Umumnya Nudibranch dan sea slug dijumpai diatas sponge atau coral rubble (pecahan karang mati) yang telah ditumbuhi turf algae, mungkin terkait dengan food habits-nya. Ke depan, kami berencana untuk mengadakan penelitian terkait dengan diversitas dan kelimpahan Nudibranch di kawasan terumbu karang Pasir Putih Situbondo sebagai salah satu upaya eksplorasi kekayaan laut Indonesia. (fk/iecits)



Hiu Tutul (Rhincodon typus) di Muara Kali Porong


Sabtu, 17 Mei 2008. Untuk pertama kali perjalanan menjelajahi perairan Sidoarjo. Berangkat dari kali Ketingan sekitar jam 07.15 WIB kami menelusuri sungai selama kurang lebih 90 menit hingga menemukan estuari. Tujuan perjalanan ini tidak lain adalah untuk penelitian, peninjauan kondisi perairan melalui hasil kekerangan serta eksplorasi potensi HAB’s di perairan Sidoarjo, terkait dengan faktor fisik dan kimia perairan. Tim ini terdiri dari 6 anggota dengan 3 orang teknisi perahu.

Tak lama menelusuri sungai, mulai terlihat berbagai jenis vegetasi khas kawasan pesisir, yang tak lain adalah vegetasi mangrove yang bisa ditemui hingga daerah estuari. Sekitar 5 km dari garis pantai, tepatnya di sebelah utara muara kali Porong tiba-tiba perahu mengurangi kecepatan. Terlihat obyek hitam dengan corak tertentu sedang bergerak-gerak dekat permukaan air. Setelah dicermati dan dilihat lebih dekat ternyata obyek tersebut adalah seekor ikan, dengan bagian sirip dorsal dan ekor yang tampak menyembul diatas permukaan air, ikan ini sedang berenang-renang dekat permukaan perairan. Dengan jarak yang cukup dekat tampak sirip dorsalnya yang berwarna gelap dan bercorak bintik-bintik berwarna putih, dan panjang sekitar 4-5 meter adalah seekor ikan Hiu tutul (Rhincodon typus). Untuk pertama kalinya aku melihat hiu tutul tersebut berenang bebas di perairan terbuka. Langsung aku ambil kamera digital yang aku bawa dan segera medokumentasikan apa yang kulihat ini.

Di kejauhan ternyata ikan ini tidak sendiri, kira-kira 5-8 ekor juga tampak berenang-renang dipermukaan air. Jika diamati lebih teliti, ternyata ikan ini membuka mulutnya yang lebar sambil berenang dengan sesekali menutup mulutnya tersebut, ikan ini ternyata sedang mencari makan dengan menyaring air laut untuk mendapatkan plankton di permukaan.
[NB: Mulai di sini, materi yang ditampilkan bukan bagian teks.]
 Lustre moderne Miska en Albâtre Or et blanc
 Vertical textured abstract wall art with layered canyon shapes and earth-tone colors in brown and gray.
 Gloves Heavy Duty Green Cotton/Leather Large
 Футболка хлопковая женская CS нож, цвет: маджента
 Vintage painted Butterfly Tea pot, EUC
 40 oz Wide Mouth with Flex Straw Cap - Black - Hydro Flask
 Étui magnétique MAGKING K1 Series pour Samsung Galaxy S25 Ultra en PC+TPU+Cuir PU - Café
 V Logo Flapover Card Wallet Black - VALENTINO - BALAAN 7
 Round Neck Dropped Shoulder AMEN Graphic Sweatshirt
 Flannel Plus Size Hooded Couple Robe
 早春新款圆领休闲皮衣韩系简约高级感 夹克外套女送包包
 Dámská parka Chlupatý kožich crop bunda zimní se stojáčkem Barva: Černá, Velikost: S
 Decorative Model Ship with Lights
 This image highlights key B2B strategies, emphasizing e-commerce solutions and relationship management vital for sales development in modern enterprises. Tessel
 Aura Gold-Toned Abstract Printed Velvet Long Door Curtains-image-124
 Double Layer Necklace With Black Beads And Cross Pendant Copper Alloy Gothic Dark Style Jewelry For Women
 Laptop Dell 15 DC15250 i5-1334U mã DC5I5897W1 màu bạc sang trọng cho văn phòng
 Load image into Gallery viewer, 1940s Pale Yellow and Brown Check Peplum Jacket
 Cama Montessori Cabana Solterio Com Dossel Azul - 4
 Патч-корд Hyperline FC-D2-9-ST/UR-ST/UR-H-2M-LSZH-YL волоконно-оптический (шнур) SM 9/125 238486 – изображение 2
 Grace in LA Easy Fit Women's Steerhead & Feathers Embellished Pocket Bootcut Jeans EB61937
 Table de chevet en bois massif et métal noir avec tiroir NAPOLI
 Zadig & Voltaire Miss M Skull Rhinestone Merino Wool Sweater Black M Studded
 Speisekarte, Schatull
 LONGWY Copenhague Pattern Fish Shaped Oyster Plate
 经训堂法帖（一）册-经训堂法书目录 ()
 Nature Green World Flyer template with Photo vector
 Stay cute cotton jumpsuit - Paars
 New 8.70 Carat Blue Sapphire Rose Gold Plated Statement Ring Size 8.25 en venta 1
Ikan jenis ini seringkali ditemukan di perairan Indonesia timur, diantaranya yang tercatat adalah di selat Madura dan pantai Pasir putih Situbondo.

Menurut keterangan nelayan setempat, ikan ini memang sering ditemukan di kawasan ini, dari informasi yang diperoleh ternyata ikan ini bergerak mengikuti kelimpahan plankton yang ada sebagai sumber makanannya. Adanya ikan ini munkin dapat digunakan untuk menunjukkan adanya plankton yang melimpah.

Setelah puas mengamati, perjalanan dilanjutkan kembali dan dengan jarak yang tidak jauh lagi ternyata ditemukan juga kelompok-kelompok kecil hiu tutul lain yang juga sedang mencari makan, setiap kelompok diperkirakan terdiri dari 5-10 individu. Sehingga perkiraan total hiu tutul disekitar muara porong sekitar 40-50 ekor. Jumlah yang cukup besar jika dilihat dari kondisi perairan yang relatif dangkal, di lokasi ditemukan ikan ini kedalaman air hanya sekitar 6-7 meter. (Ekho/iecits).